I did it! Had Halloween in June! There were costumes and pumpkins. . . Actually, I couldn't get a decent pumpkin so I just stabbed some holes into the biggest orange I could find. And everyone I know said it was too hot for full costumes, so most people just wore bed sheets over their clothes. Then the cops were called because the neighbors reported that we were having a frat party and throwing candy at their children. The police showed up after we had turned off the lights in order to play with a Ouiji Board. We told the officers that there was nothing to worry about, unless they wanted to help us catch the demon we'd accidentally released. I laughed. The police laughed. The demon laughed. And then I don't really remember what happened after that. But I have to say, based on the way my house looked when I woke up, it must have been successful. Now, if I could just figure out who left behind their hat and severed head.
Halloween in June
Let's face it - Christmas in July is the pits. I don't care how much you say you love it or how many cheaply produced Hallmark movies you binge in the middle of Summer, it's an awful reminder of the stress-inducing, materialism of what should be a time of warmth and kindness. It's a cheap and a lame excuse for decking non-existent halls.
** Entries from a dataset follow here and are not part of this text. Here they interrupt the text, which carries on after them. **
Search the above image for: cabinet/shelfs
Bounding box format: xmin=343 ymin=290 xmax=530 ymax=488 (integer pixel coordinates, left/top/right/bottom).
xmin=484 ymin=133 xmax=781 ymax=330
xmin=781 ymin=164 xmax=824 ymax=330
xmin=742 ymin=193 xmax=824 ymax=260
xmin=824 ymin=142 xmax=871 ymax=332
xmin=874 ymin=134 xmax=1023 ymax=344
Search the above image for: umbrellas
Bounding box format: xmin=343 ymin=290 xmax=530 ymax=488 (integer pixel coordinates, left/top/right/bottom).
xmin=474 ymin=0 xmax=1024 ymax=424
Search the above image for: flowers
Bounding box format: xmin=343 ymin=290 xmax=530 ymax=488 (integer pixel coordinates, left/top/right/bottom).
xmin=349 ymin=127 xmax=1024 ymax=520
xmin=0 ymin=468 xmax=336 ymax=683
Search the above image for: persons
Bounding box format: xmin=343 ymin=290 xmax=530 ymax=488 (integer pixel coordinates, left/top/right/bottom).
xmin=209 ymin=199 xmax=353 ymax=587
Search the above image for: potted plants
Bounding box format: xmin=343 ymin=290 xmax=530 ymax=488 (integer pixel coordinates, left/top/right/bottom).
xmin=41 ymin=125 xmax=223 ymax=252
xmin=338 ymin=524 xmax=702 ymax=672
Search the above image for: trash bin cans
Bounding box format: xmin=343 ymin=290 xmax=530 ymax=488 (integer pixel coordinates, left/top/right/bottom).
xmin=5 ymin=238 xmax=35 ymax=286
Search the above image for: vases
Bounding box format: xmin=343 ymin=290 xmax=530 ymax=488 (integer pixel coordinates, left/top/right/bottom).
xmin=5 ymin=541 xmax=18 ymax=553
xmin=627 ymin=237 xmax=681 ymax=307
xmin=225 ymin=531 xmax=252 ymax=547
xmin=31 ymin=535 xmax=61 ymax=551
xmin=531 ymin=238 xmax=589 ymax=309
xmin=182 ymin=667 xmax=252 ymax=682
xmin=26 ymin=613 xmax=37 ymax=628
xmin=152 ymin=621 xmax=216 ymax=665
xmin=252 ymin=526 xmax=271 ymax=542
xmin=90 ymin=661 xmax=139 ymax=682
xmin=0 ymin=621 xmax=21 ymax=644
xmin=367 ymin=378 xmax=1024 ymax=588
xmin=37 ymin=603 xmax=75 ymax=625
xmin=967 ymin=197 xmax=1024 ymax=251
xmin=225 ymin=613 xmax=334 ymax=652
That haven't been said - WHERE IS THE HALLOWEEN EQUIVALENT?
I want a horror movie marathon throughout the month of June!
I want the It's the Great Pumpkin, Charlie Brown to disrupt my favorite summer non-cable show.
I want an excuse to buy fun size candy bars and awkwardly wait on my porch for kids to come!
I want kids to tell me about Hocus Pocus like it's brand new!
I want to walk around my neighborhood in a witch hat and have no one wonder why!
Let's do this, people! Grab those plastic pumpkins and purple lights! Join the Halloween in June revolution!